Governadores de 16 estados enviaram na quarta-feira, 20 de janeiro, uma carta a Jair Bolsonaro, pedindo que ele e o Ministério das Relações Exteriores façam um gesto de diálogo com a China e com a Índia para viabilizar a continuidade da vacinação no país. Entraves diplomáticos com os países asiáticos estão atrasando a exportação para o Brasil de um ingrediente farmacêutico ativo (IFA) e de doses prontas da vacina contra a Covid-19, colocando em risco o avanço da imunização nos estados brasileiros.
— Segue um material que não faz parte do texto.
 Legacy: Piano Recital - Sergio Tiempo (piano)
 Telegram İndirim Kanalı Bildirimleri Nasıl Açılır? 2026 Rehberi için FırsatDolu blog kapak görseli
“Ao cumprimentá-lo cordialmente, os governadores dos entes federados brasileiros que subscrevem este expediente dirigem-se a Vossa Excelência a fim de tratar da premente necessidade de manutenção do fornecimento externo dos insumos empregados na produção de vacinas contra Covid-19 no Brasil”, diz a carta, acrescentando: “Nesse sentido, solicitam a essa Presidência que seja avaliada a possibilidade de estabelecimento de diálogo diplomático com os governos dos países provedores dos referidos insumos, sobretudo a China e a Índia, para assegurar a continuidade do processo de imunização”.

Os alertas de uma possível interrupção no plano de imunização foram feitos nos últimos dias pelo Instituto Butantan, que produz a CoronaVac, e pela Fiocruz, que adiou para março a entrega das primeiras doses da vacina Oxford/AstraZeneca.

O princípio farmacêutico ativo, chamado de IFA, ainda não foi liberado para exportação pelo governo chinês, em meio a questões burocráticas e a um desgaste na relação entre Brasil e China. Tanto a CoronaVac quanto a Oxford/Astrazenica necessitam da matéria-prima.

No caso da Índia, o Brasil tenta importar dois milhões de doses prontas da vacina de Oxford, já autorizadas pela Anvisa, mas a vinda dela para o país ainda não foi liberada.

Ontem, procuradores do Ministério Público Federal (MPF) no Amazonas, em Pernambuco, no Rio, no Rio Grande do Sul, em São Paulo e em Sergipe encaminharam um pedido ao procurador-geral da República, Augusto Aras, para que o Ministério da Saúde e o Ministério das Relações Exteriores detalhem as medidas adotadas para assegurar que a Fiocruz receba o que é necessário para a produção de vacina Oxford/AstraZeneca.

Também ontem, o presidente da Câmara dos Deputados, Rodrigo Maia, disse à Globonews que foi informado pelo embaixador chinês no Brasil, Yang Wanming, que o atraso na importação de insumos para a produção de vacinas não foi causado por “obstáculos políticos”. mas por problemas de ordem técnica.Segundo Maia, Yang disse que trabalharia para acelerar a liberação das substâncias essenciais para a produção dos imunizantes no Brasil.